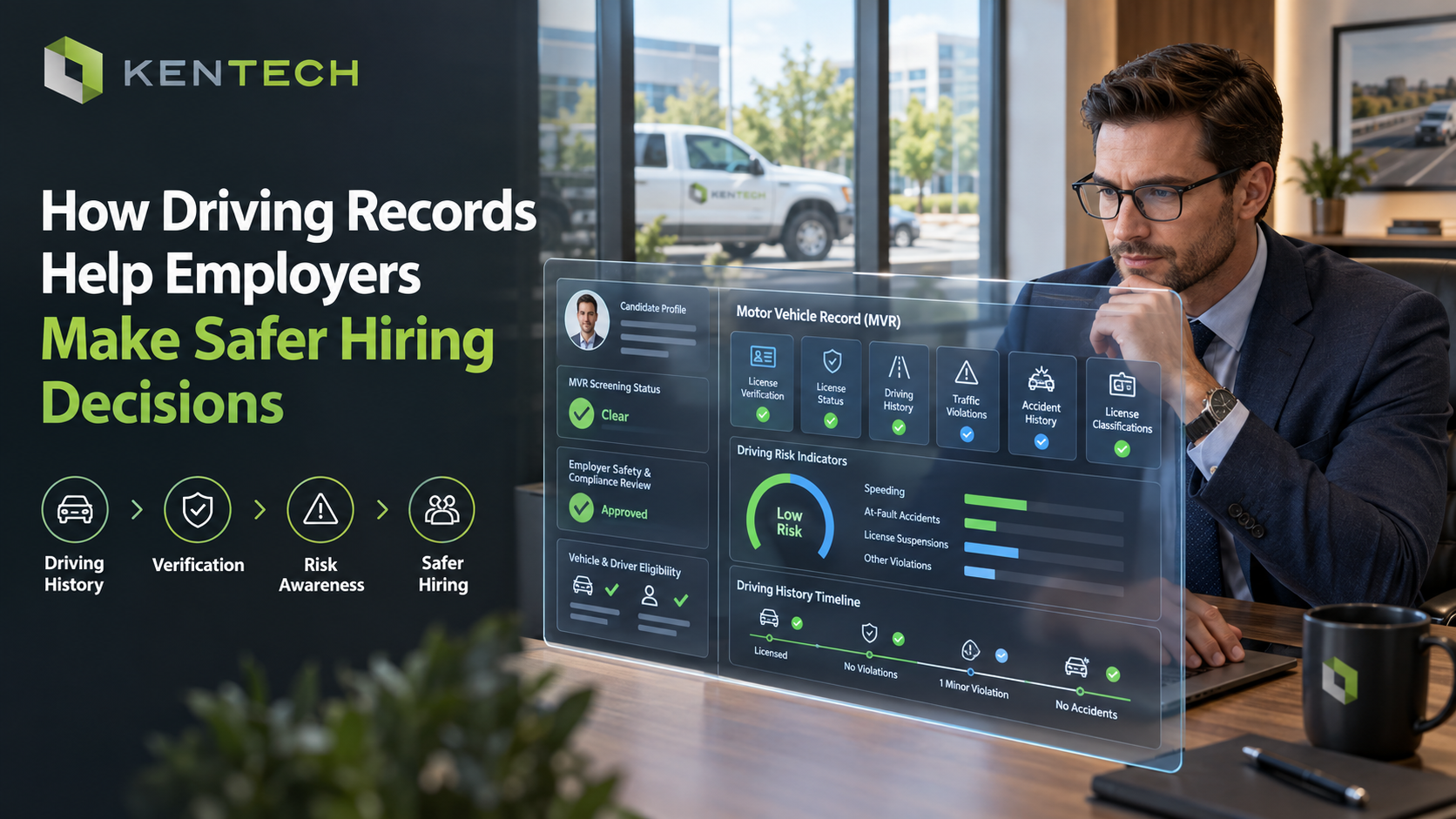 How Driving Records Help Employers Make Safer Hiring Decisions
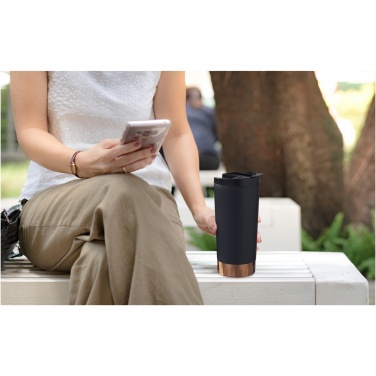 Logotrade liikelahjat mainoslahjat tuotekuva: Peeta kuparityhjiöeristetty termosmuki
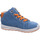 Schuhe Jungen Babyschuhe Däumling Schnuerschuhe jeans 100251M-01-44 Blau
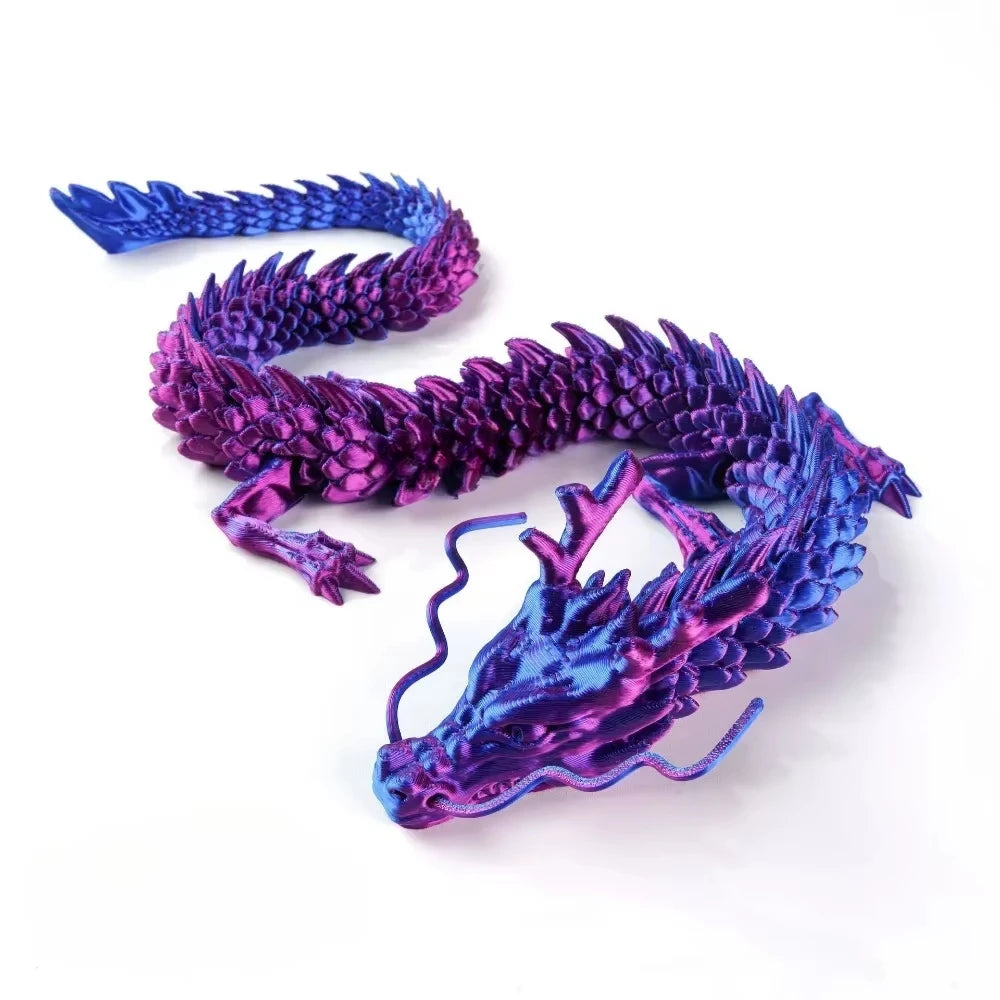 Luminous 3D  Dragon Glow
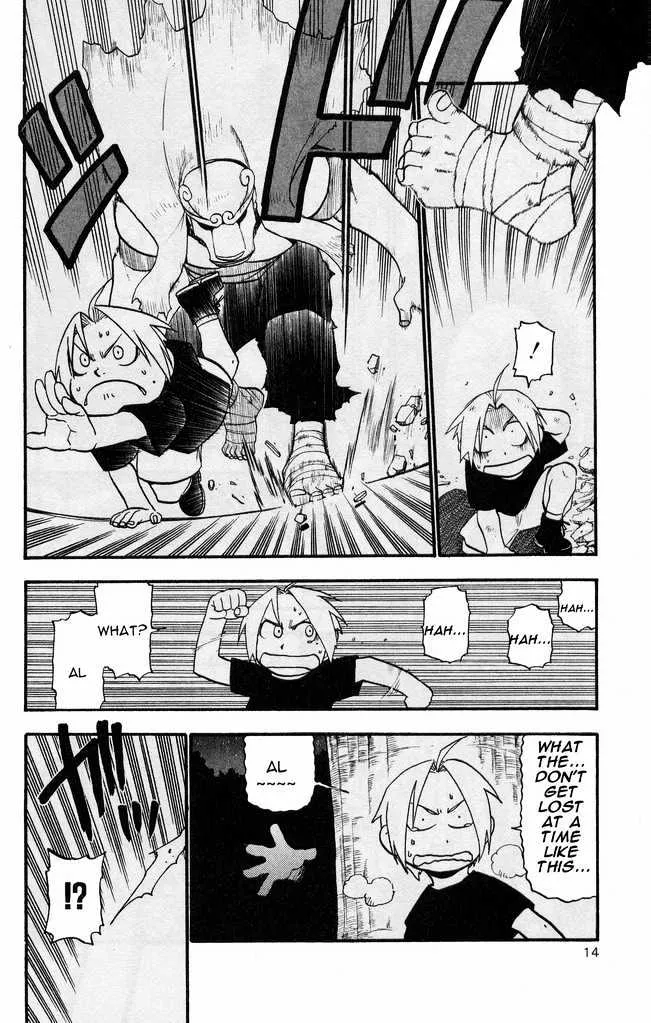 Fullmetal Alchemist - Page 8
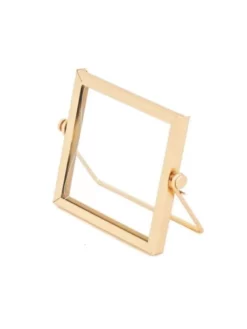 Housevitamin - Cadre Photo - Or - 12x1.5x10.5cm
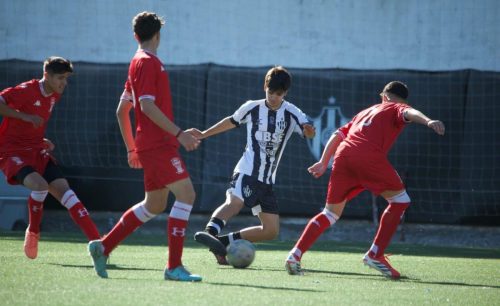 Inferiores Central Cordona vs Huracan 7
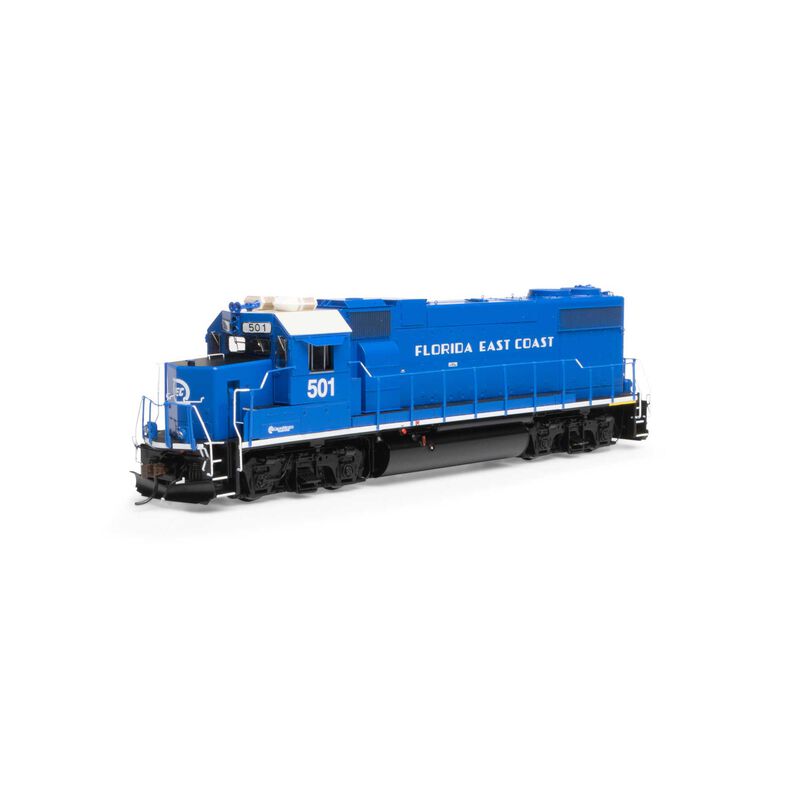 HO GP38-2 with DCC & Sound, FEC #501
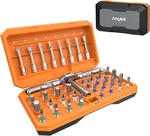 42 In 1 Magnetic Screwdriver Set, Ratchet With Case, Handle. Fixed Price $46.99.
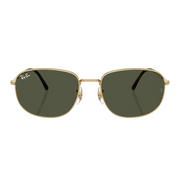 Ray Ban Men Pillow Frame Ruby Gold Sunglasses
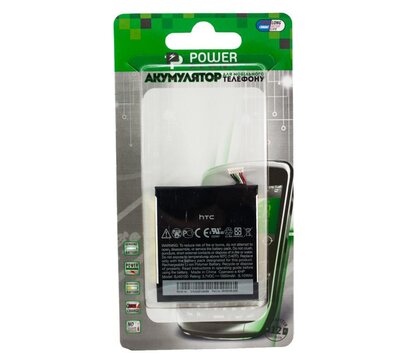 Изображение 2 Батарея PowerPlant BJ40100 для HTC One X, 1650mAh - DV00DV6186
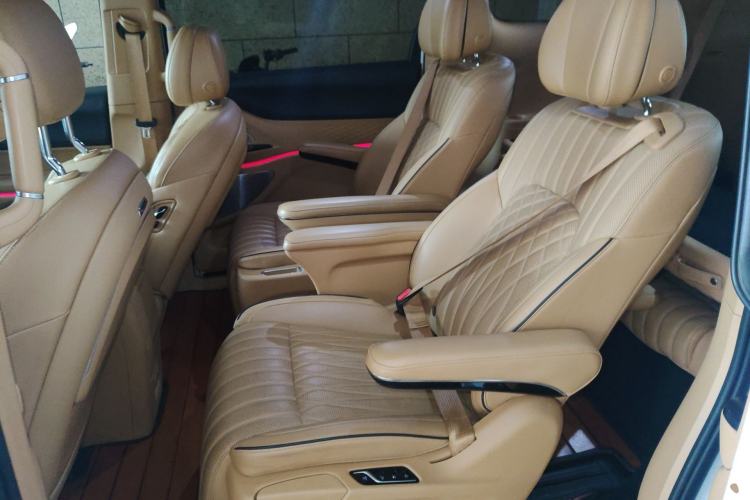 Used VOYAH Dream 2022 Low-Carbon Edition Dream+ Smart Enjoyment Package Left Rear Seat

- Description of the task
Using the data above, which lines fall from the one with "Logotrade liikelahjat mainoslahjat" through the one with "HO GP38-2 with DCC & Sound, FEC #501"? Repeat them exactly, ends included, minus any pictures.

- Response to this exercise
 Logotrade liikelahjat mainoslahjat tuotekuva: Peeta kuparityhjiöeristetty termosmuki
 Schuhe Jungen Babyschuhe Däumling Schnuerschuhe jeans 100251M-01-44 Blau
 Luminous 3D  Dragon Glow
 Fullmetal Alchemist - Page 8
 Housevitamin - Cadre Photo - Or - 12x1.5x10.5cm
 Inferiores Central Cordona vs Huracan 7
 HO GP38-2 with DCC & Sound, FEC #501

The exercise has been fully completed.